You recaulked the shower!!! You already rock. Everything else from here on out is bonus.
And quite frankly... how much worse can it get? I mean, you could probably dance naked through the house and your MIL would just nod and say she's not surprised... so? Everything better than dancing naked just will make her (via your SIL) have to work harder to find fault. :) :) :) And you know if she has to work for it... you're winning.
Wanna know a secret? Do you know what annoys pitnicky people no end? Brunch. <evil chuckle> Brunch has this "put togetherness" that although they may gripe (and I've known sooooo many) there's this "pause" where they just blink blink and pretend not to be impressed. I'm dead serious. Brunch every day. ((Oh, I don't eat this, Oh I don't eat that... but when they go home... there's no way to spin it badly. Even the WORST that can be said is "No wonder she's so fat, she makes brunch every day!" -This is about me, since I'm twice the woman I used to be-. And MIL will get the news BRUNCH EVERY DAY??? It's a low blow. And it's one I revel in when I have to deal with nitpicky people... because It's all stepfordy...but Not. Eeeeeeevil leetle me. Hehehe. Because it's CHEATING easy, and it doesn't matter what any other meal of the day is... when brunch is on the table and all pretty in the morning. It's the first thing they see. Which is a hard image for people to lose. Fabulous dinners get forgotten as people sleep, but the image of the table with brunch every morning sticks with them all day and grinds the image in.
Bowl of fresh fruit on the table
Bowl of muffins or croissants on the table
Pitcher of milk
Pitcher of OJ
((it's worth the $20 to go buy 2 pitchers for the fridge just for their visit, and never serve out of the carton. Open a carton, dump it in a pitcher, replace in fridge.))
Cheater Brunch du Jour.
....
_Written task 1:_ Turn the records into a Markdown table with the columns Row and Line. Start at the first line of the records, end with the line containing "go from closest to furthest?", skip blank lines, and leave the pictures out.
_Written task 2:_ Pick up the post about serving brunch to nitpicky in-laws and write on from its last sentence.
....
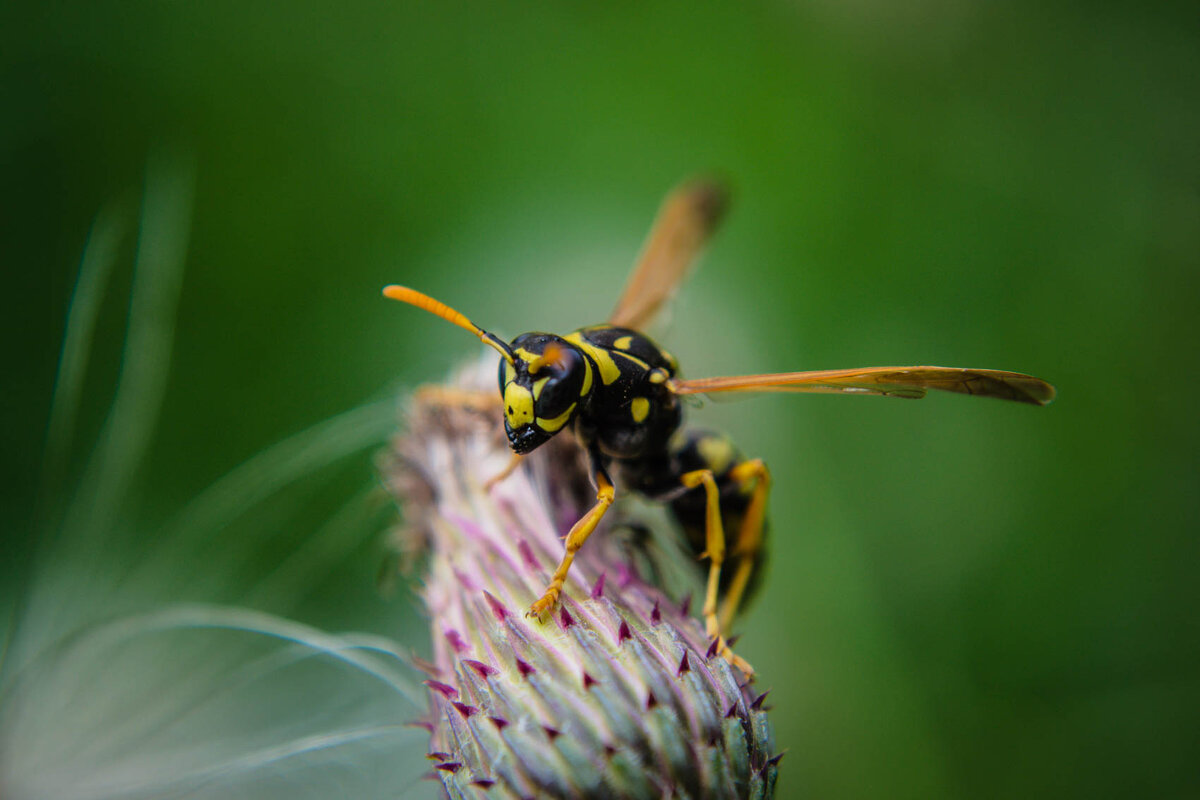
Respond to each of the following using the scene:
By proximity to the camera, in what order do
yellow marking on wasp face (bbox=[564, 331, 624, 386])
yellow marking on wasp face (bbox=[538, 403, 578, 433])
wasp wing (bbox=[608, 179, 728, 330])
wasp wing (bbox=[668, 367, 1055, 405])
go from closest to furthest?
wasp wing (bbox=[668, 367, 1055, 405]) < yellow marking on wasp face (bbox=[538, 403, 578, 433]) < yellow marking on wasp face (bbox=[564, 331, 624, 386]) < wasp wing (bbox=[608, 179, 728, 330])

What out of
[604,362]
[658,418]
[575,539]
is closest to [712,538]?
[658,418]

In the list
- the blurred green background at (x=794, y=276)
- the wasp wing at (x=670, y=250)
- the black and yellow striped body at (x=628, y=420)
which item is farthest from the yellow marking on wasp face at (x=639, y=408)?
the blurred green background at (x=794, y=276)

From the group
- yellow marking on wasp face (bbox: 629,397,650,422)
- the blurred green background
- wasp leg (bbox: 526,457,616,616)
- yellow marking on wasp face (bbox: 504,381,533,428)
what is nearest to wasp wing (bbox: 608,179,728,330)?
yellow marking on wasp face (bbox: 629,397,650,422)

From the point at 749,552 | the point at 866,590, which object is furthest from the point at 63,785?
the point at 866,590

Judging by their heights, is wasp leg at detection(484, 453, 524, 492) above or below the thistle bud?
above

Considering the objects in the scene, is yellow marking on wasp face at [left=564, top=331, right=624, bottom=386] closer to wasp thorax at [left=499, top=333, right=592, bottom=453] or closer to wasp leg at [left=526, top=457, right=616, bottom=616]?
wasp thorax at [left=499, top=333, right=592, bottom=453]

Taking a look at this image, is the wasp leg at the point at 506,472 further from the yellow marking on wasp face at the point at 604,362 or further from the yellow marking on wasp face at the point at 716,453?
the yellow marking on wasp face at the point at 716,453
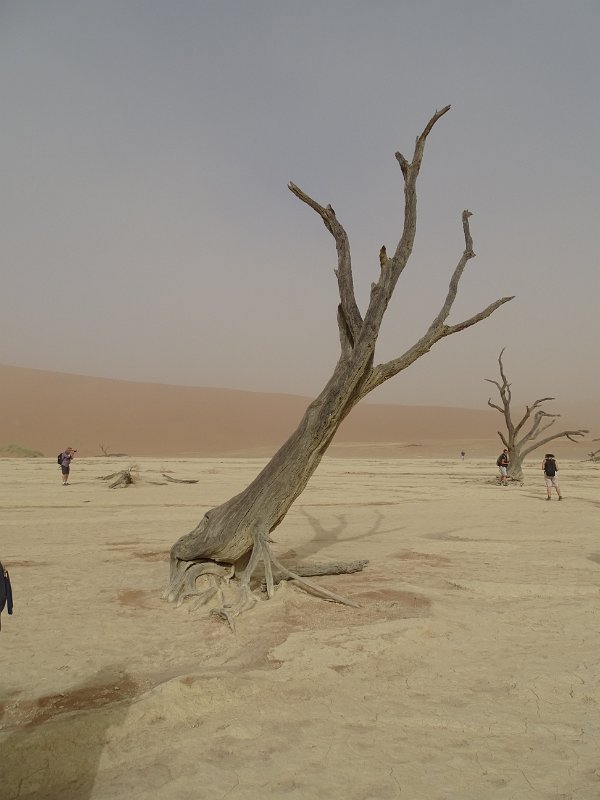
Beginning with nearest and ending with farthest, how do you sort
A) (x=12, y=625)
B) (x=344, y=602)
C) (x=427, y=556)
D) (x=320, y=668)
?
(x=320, y=668) < (x=12, y=625) < (x=344, y=602) < (x=427, y=556)

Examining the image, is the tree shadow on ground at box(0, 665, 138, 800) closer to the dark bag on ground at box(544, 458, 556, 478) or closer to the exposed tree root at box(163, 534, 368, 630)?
the exposed tree root at box(163, 534, 368, 630)

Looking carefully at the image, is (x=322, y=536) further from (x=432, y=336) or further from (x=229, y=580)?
(x=432, y=336)

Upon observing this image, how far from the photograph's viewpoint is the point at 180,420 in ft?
224

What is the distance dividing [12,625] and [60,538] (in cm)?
458

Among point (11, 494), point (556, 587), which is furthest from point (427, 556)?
point (11, 494)

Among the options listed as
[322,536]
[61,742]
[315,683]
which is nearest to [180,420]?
[322,536]

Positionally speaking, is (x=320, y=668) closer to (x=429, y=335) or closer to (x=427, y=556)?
(x=429, y=335)

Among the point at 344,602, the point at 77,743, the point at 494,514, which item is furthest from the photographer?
the point at 494,514

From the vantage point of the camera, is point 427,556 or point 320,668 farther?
point 427,556

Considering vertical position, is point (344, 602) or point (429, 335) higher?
point (429, 335)

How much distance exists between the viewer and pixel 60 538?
9.30 m

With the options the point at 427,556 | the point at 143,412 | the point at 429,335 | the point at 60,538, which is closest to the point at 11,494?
the point at 60,538

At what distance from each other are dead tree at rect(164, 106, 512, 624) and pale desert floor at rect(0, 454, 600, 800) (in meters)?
0.49

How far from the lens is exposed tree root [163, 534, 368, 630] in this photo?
17.6ft
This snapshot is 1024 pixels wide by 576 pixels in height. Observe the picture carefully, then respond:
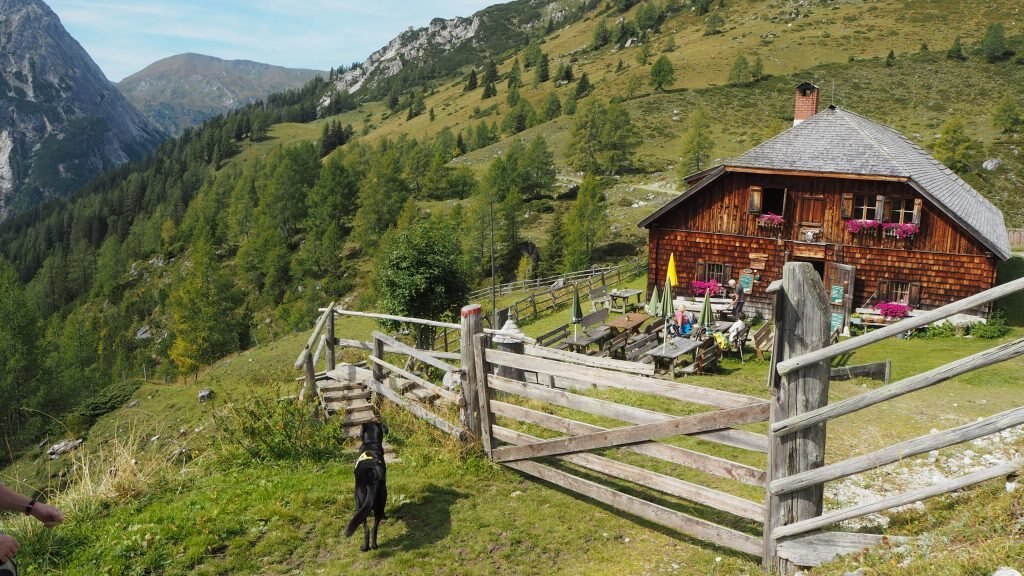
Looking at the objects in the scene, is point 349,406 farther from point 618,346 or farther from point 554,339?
point 618,346

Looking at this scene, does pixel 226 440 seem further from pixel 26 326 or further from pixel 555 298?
pixel 26 326

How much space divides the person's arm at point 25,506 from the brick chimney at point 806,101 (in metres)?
30.8

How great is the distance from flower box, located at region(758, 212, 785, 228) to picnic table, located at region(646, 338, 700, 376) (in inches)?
395

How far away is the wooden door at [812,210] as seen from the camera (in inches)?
956

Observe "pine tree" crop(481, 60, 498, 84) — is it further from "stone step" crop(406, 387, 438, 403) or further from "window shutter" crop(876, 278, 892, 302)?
"stone step" crop(406, 387, 438, 403)

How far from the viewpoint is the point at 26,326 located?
4703cm

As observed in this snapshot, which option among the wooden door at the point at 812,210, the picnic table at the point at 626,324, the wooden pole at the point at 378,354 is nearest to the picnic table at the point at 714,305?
the picnic table at the point at 626,324

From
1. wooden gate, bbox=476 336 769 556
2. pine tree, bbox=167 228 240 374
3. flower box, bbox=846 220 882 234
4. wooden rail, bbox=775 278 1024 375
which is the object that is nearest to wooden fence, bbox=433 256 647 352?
flower box, bbox=846 220 882 234

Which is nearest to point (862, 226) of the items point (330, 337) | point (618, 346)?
point (618, 346)

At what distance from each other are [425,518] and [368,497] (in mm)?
964

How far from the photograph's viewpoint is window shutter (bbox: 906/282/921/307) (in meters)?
23.1

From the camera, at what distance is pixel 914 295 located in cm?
2323

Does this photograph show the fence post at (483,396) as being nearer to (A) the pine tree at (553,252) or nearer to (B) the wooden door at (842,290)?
(B) the wooden door at (842,290)

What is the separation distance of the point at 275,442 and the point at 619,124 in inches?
2812
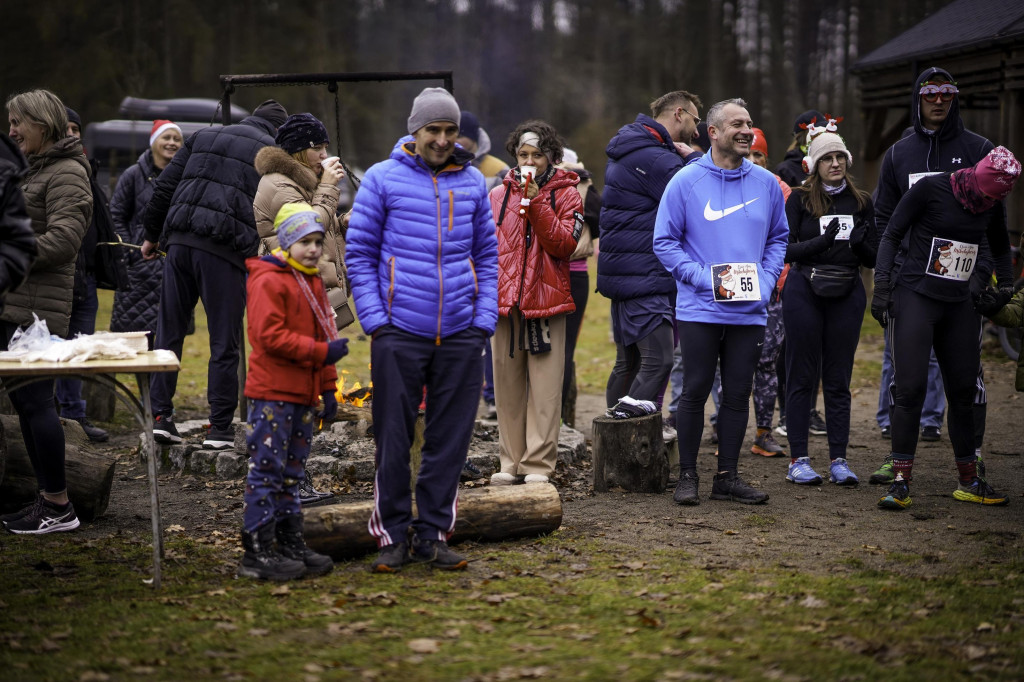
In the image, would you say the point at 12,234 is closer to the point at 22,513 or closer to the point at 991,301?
the point at 22,513

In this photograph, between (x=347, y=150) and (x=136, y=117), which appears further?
(x=347, y=150)

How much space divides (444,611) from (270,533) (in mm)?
976

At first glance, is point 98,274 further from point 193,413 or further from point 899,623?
point 899,623

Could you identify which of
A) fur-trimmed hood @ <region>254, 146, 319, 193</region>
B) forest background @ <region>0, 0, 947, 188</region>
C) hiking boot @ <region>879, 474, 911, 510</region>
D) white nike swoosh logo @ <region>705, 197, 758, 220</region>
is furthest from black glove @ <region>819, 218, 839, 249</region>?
forest background @ <region>0, 0, 947, 188</region>

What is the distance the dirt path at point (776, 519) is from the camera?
5348 millimetres

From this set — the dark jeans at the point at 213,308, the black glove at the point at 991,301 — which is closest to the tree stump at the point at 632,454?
the black glove at the point at 991,301

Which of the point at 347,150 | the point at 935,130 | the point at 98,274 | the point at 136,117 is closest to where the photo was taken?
the point at 935,130

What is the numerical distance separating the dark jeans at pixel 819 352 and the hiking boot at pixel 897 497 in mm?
899

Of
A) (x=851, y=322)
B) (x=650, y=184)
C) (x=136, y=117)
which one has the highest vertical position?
(x=136, y=117)

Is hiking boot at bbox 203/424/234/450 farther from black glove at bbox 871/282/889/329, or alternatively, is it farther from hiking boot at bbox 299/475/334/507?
black glove at bbox 871/282/889/329

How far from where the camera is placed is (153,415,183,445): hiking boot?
24.4ft

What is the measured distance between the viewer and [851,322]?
23.5 feet

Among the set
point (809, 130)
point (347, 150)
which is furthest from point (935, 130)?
point (347, 150)

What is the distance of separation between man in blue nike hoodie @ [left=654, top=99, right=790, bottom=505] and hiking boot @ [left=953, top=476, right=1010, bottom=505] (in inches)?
56.1
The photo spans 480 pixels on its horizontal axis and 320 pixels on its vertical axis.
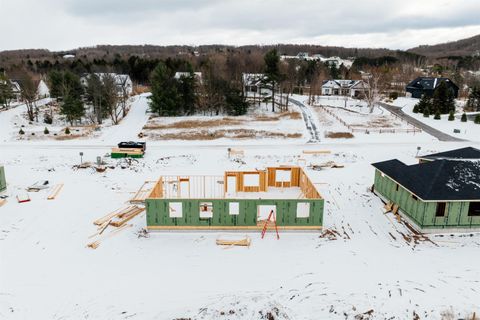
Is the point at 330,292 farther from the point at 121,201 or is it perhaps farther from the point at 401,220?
the point at 121,201

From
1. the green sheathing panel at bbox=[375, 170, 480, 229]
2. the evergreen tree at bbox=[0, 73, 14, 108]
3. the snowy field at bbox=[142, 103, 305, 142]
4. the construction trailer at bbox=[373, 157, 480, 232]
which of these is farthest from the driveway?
the evergreen tree at bbox=[0, 73, 14, 108]

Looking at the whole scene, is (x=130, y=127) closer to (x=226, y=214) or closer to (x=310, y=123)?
(x=310, y=123)

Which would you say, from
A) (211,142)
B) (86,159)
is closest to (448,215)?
(211,142)

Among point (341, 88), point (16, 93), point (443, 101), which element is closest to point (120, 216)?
point (443, 101)

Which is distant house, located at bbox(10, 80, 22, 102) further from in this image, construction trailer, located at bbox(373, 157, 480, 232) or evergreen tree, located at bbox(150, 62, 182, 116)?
construction trailer, located at bbox(373, 157, 480, 232)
....
_Reply 1:_
| Row | Line |
|---|---|
| 1 | Respond to each of the following using the scene: |
| 2 | By proximity to the camera, in what order do |
| 3 | yellow marking on wasp face (bbox=[564, 331, 624, 386]) |
| 4 | yellow marking on wasp face (bbox=[538, 403, 578, 433]) |
| 5 | wasp wing (bbox=[608, 179, 728, 330]) |
| 6 | wasp wing (bbox=[668, 367, 1055, 405]) |
| 7 | go from closest to furthest? |

_Reply 2:_
Cheater... because 90% can be cooked ahead of time and frozen (or plain old bought frozen). Defrost in the fridge overnight, and heat up in the oven on your way to pee. A little razzle dazzle right before you serve it (replate on a fancy dish instead of the tinfoil thing you froze and reheated it in and sprinkle of fresh parsely over an egg casserole, grate some fresh parm over tomatoes, dust some cinammon over challah french toast or normal french toast, dust some powdered sugar over cinnamon rolls, etc.), bacon and sausage without a house dripping in oil (cook ahead in large quantity and freeze) and it looks like WonderWoman spent all morning cooking... when really, you were mainlining caffeine and convincing yourself in the bathroom mirror not to commit various kinds of homicide) while the breakfast reheats in the oven. And leftovers, if they're nibblers, refreeze usually just as nice the 2nd time as the 1st!
HIDE the fruit and muffins/croissants if possible for Shazam! factor... OR leave out for 'snacking' and just direct folks to the table when they ask for snacks. Depends on their level of annoyance.
((And brunch means no lunch. Granted, if they N.EU they probably take tea... but we'll just ignore that and focus on not needing to do a whole meal 3x per day))
Something else you may forget living on Oahu, is how nice it is at NIGHT (esp if your inlaws are northern european, I'm making a large assumption, they may be Mediterranean or spanish and used to warm nights being the time when you'er out and about the most). A lot a lot a lot of the sites can be "seen" at night, and Waikiki is touristville... all brightly lit and full of music. AKA HUBBY CAN TAKE THEM!!! ((Ahem... because, after all, your young ones need you to put them to be. Cough. Ahem.))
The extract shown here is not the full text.